Description
A creamy and comforting Butternut Squash Pasta featuring a smooth, nutmeg-spiced squash sauce blended with garlic and cream. This easy-to-make dish combines tender pasta with a rich, flavorful sauce, garnished with fresh parsley and optional Parmesan cheese for an indulgent finish.
Ingredients
Scale
Pasta
- 12 oz pasta (penne, fettuccine, or your choice)
Sauce
- 2 cups butternut squash, peeled and cubed
- 1 tablespoon olive oil
- 2 cloves garlic, minced
- 1/2 cup vegetable broth
- 1/2 cup heavy cream (or coconut milk for dairy-free)
- 1/4 teaspoon nutmeg
- 1/2 teaspoon salt
- 1/4 teaspoon black pepper
- 1 tablespoon butter
- 1/4 cup grated Parmesan cheese (optional)
- 1/4 teaspoon red pepper flakes (optional)
- Fresh parsley, chopped (for garnish)
Instructions
- Cook the Pasta: Bring a large pot of salted water to a boil and cook the pasta according to package instructions until al dente.
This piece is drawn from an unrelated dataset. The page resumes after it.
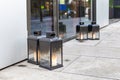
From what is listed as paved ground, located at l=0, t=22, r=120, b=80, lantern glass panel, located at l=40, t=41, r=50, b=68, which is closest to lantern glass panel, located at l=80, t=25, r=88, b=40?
paved ground, located at l=0, t=22, r=120, b=80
Drain well and set aside.
- Sauté Butternut Squash: Heat olive oil in a large skillet over medium heat. Add the peeled and cubed butternut squash and cook for 5 to 7 minutes until the squash starts to soften, stirring occasionally to prevent sticking.
- Add Garlic: Stir in the minced garlic and cook for an additional minute until fragrant, being careful not to let it burn.
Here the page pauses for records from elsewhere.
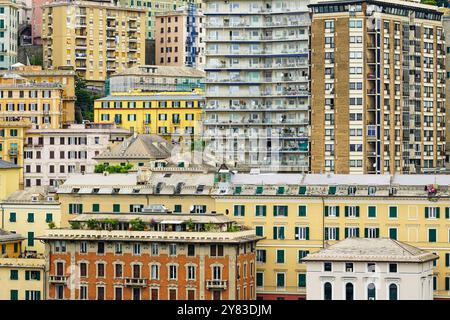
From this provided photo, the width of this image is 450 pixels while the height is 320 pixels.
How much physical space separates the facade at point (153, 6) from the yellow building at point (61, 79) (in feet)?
120

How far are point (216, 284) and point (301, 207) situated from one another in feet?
28.7

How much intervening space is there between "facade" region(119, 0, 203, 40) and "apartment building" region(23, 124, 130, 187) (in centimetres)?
5285

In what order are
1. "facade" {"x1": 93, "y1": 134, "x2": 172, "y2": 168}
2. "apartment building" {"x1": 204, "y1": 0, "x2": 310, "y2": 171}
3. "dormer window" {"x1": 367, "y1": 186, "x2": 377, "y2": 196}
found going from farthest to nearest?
"facade" {"x1": 93, "y1": 134, "x2": 172, "y2": 168}, "apartment building" {"x1": 204, "y1": 0, "x2": 310, "y2": 171}, "dormer window" {"x1": 367, "y1": 186, "x2": 377, "y2": 196}

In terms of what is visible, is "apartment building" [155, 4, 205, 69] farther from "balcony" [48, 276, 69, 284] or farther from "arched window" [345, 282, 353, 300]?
"arched window" [345, 282, 353, 300]

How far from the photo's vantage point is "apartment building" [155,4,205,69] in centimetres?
17288

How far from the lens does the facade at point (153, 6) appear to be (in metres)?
185

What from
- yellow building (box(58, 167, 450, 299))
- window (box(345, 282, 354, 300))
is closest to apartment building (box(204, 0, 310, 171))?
yellow building (box(58, 167, 450, 299))

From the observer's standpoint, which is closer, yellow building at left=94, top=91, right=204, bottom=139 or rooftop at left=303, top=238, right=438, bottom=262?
rooftop at left=303, top=238, right=438, bottom=262

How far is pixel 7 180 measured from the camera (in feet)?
327

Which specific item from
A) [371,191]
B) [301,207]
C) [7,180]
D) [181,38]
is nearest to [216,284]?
[301,207]

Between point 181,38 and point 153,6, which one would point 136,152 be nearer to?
point 181,38

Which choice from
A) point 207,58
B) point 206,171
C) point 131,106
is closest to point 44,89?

- Simmer Squash: Pour in the vegetable broth and cover the skillet. Let the squash cook for 10 to 12 minutes until it is fully tender and can be easily pierced with a fork.
- Blend the Sauce: Transfer the cooked butternut squash mixture to a blender. Add the heavy cream (or coconut milk), nutmeg, salt, and black pepper. Blend until the sauce is completely smooth and creamy.
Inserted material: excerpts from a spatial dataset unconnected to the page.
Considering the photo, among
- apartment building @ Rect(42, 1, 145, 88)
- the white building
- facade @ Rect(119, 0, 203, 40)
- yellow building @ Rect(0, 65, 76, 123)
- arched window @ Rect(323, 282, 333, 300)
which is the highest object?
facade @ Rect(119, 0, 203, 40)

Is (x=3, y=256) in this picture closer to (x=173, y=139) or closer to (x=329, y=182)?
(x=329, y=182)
- Finish Sauce: Pour the blended sauce back into the skillet over low heat. Stir in the butter and grated Parmesan cheese if using. Adjust seasoning to taste, warming the sauce through gently.
- Combine Pasta and Sauce: Toss the cooked pasta in the squash sauce until evenly coated. If the sauce is too thick, add a splash of reserved pasta water to reach the desired consistency.
- Serve: Serve the pasta warm, garnished with freshly chopped parsley and a sprinkle of red pepper flakes for a touch of heat, if desired.
Notes
- You can substitute heavy cream with coconut milk for a dairy-free version.
- If Parmesan is not available or you want a vegan option, omit the cheese or use a vegan cheese alternative.
- Adjust red pepper flakes quantity to your preferred spice level or omit entirely.
- For smoother sauce, strain the puree through a fine sieve after blending.
- Reserve some pasta water before draining to adjust sauce consistency easily.
- This dish pairs well with a simple green salad or crusty bread.